11h•$140,000 - $165,000•Onsite

About The Position

We are seeking a hands-on AI Engineer to design, deploy, and maintain on-prem AI infrastructure and build agentic AI systems that drive real-world automation. You’ll be responsible for setting up scalable AI environments, implementing RAG pipelines, fine-tuning embedded models, and architecting AI agents that operate autonomously in enterprise settings.

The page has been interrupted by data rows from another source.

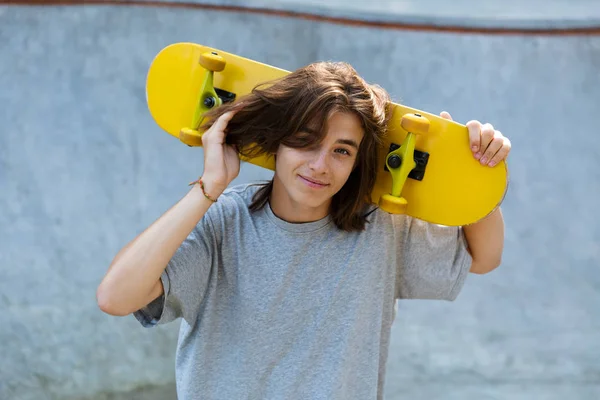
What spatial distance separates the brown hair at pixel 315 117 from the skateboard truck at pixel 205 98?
49mm

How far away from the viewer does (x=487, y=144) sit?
1.78m

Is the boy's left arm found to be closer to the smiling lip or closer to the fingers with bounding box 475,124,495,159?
the fingers with bounding box 475,124,495,159

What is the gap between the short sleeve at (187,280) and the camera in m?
1.64

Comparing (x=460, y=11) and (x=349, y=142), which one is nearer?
(x=349, y=142)

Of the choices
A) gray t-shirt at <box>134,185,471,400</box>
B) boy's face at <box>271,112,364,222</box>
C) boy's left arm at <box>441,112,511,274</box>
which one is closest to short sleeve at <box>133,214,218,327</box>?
gray t-shirt at <box>134,185,471,400</box>

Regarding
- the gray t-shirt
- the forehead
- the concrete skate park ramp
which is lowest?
the concrete skate park ramp

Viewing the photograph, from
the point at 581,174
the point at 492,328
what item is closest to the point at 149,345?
the point at 492,328

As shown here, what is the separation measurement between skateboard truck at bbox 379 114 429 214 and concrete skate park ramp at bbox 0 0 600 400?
5.21ft

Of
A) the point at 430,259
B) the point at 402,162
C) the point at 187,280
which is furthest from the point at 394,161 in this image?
the point at 187,280

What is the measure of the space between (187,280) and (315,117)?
1.51 ft

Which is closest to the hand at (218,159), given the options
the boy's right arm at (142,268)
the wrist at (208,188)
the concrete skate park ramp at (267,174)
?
the wrist at (208,188)

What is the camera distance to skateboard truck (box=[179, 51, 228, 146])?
1.86 metres

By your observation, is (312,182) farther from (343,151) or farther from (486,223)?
(486,223)

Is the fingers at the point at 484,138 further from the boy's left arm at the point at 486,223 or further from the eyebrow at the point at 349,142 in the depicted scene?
the eyebrow at the point at 349,142
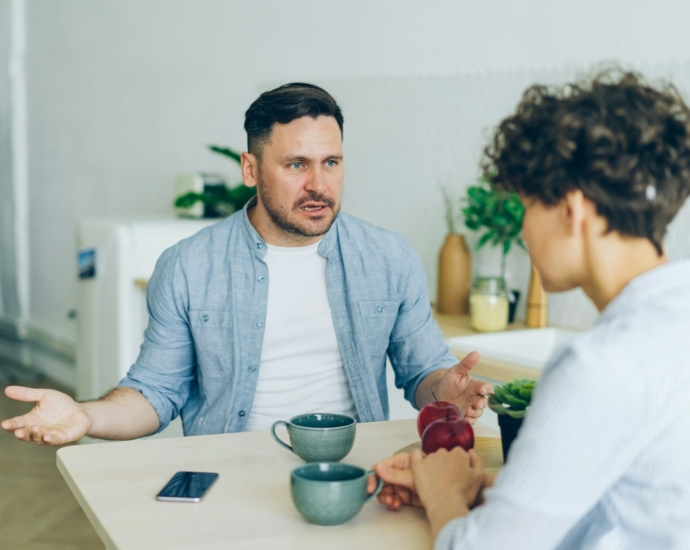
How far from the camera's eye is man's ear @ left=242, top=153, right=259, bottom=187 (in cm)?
219

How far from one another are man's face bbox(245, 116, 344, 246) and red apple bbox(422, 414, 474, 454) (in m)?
0.81

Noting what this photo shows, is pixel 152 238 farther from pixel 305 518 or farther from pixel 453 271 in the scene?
pixel 305 518

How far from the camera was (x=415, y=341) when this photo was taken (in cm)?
217

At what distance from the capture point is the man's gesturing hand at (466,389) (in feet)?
5.60

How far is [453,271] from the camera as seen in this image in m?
3.17

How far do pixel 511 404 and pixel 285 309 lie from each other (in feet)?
2.70

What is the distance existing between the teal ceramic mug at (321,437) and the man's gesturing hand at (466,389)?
325mm

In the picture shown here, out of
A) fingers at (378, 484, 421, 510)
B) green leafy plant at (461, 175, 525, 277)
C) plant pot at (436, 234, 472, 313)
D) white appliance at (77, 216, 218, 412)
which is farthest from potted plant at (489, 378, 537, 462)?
white appliance at (77, 216, 218, 412)

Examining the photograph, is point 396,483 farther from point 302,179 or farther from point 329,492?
point 302,179

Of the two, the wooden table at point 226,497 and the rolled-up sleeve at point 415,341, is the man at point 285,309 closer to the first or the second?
the rolled-up sleeve at point 415,341

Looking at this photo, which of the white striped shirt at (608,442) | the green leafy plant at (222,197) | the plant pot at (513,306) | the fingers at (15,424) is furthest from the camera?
the green leafy plant at (222,197)

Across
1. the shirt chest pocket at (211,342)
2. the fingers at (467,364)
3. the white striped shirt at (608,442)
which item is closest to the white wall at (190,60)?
the fingers at (467,364)

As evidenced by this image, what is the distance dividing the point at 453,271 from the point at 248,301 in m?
1.25

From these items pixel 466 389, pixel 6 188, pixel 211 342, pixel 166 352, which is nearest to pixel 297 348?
pixel 211 342
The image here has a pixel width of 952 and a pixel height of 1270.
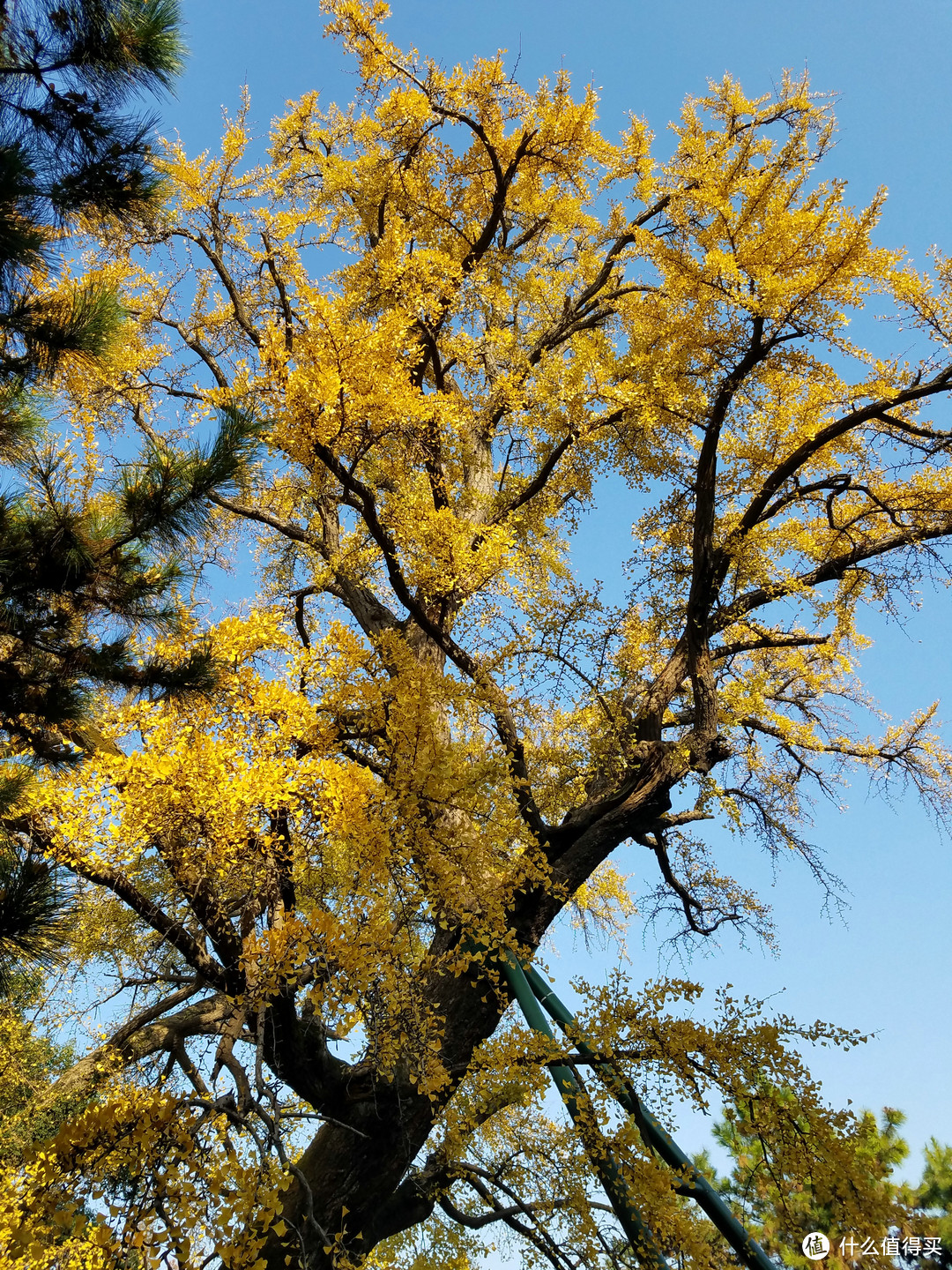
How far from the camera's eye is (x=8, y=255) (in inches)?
131

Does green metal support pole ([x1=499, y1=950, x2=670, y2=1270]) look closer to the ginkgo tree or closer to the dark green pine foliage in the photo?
the ginkgo tree

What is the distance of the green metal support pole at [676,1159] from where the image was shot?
4.46 metres

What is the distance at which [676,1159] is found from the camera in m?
4.77

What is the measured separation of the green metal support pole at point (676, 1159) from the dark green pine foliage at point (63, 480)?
297 centimetres

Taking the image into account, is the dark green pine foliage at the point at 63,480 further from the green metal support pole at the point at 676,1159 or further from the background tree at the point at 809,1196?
the background tree at the point at 809,1196

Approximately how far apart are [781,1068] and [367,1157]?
2.79 metres

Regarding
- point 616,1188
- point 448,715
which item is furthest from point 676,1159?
point 448,715

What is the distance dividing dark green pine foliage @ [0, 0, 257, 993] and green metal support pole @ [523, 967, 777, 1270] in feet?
9.75

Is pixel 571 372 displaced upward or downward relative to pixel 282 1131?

This role sits at the intersection of AI systems engineering and applied ML — you’ll bridge infrastructure, model deployment, and agent logic.

Requirements

2+ years of experience in AI/ML engineering, with hands-on deployment of AI systems on-prem or private cloud.
Proven experience building agentic AI systems — including state management, tool integration, and multi-step reasoning.
Strong working knowledge of RAG architectures — chunking, retrieval, re-ranking, evaluation metrics.
Experience with model fine-tuning (LoRA, QLoRA, full fine-tuning) and embedding models for retrieval.
Familiarity with Model Control Protocols (MCP) or similar governance frameworks (model versioning, access control, audit trails).
Proficiency in Python, Linux, Docker/Kubernetes, and vector databases (e.g., Milvus, Qdrant, Pinecone).
Experience with AI serving frameworks (vLLM, TGI, Triton, Ollama, etc.).

Nice To Haves

Experience deploying AI in enterprise storage or hardware-adjacent environments.
Background in systems engineering or QA automation — bonus if you’ve used AI to automate testing or validation.
Familiarity with embedded AI or edge inference (ONNX, TensorRT, GGUF, etc.).
Experience with AI agent frameworks (LangGraph, AutoGen, BabyAGI, etc.).
Knowledge of AI observability tools (LangSmith, Weights & Biases, Prometheus/Grafana for AI).
As a Storage company, knowledge of storage area/NVMe is a PLUS.

Responsibilities

Design and deploy on-prem AI infrastructure — including GPU clusters, model serving (e.g., vLLM, TGI, Triton), vector DBs (e.g., Milvus, Qdrant, FAISS), and orchestration (Kubernetes, Helm, Docker).
Build and optimize RAG pipelines — including document chunking, retrieval strategies (hybrid, re-ranking), and evaluation of retrieval accuracy and latency.
Develop agentic AI systems — design stateful agents with memory, tool use, and planning capabilities (e.g., using LangGraph, AutoGen, or custom frameworks).
Fine-tune and deploy embedded models — work with LoRA, QLoRA, or full fine-tuning for domain-specific tasks; optimize for edge/on-device inference.
Implement Model Control Protocols (MCP) — ensure model governance, versioning, access control, and monitoring for production AI systems.
Collaborate with product and engineering teams to integrate AI capabilities into enterprise workflows — especially in storage, QA, or systems engineering contexts.
Automate and monitor AI pipelines — build CI/CD for model deployment, logging, and performance tracking.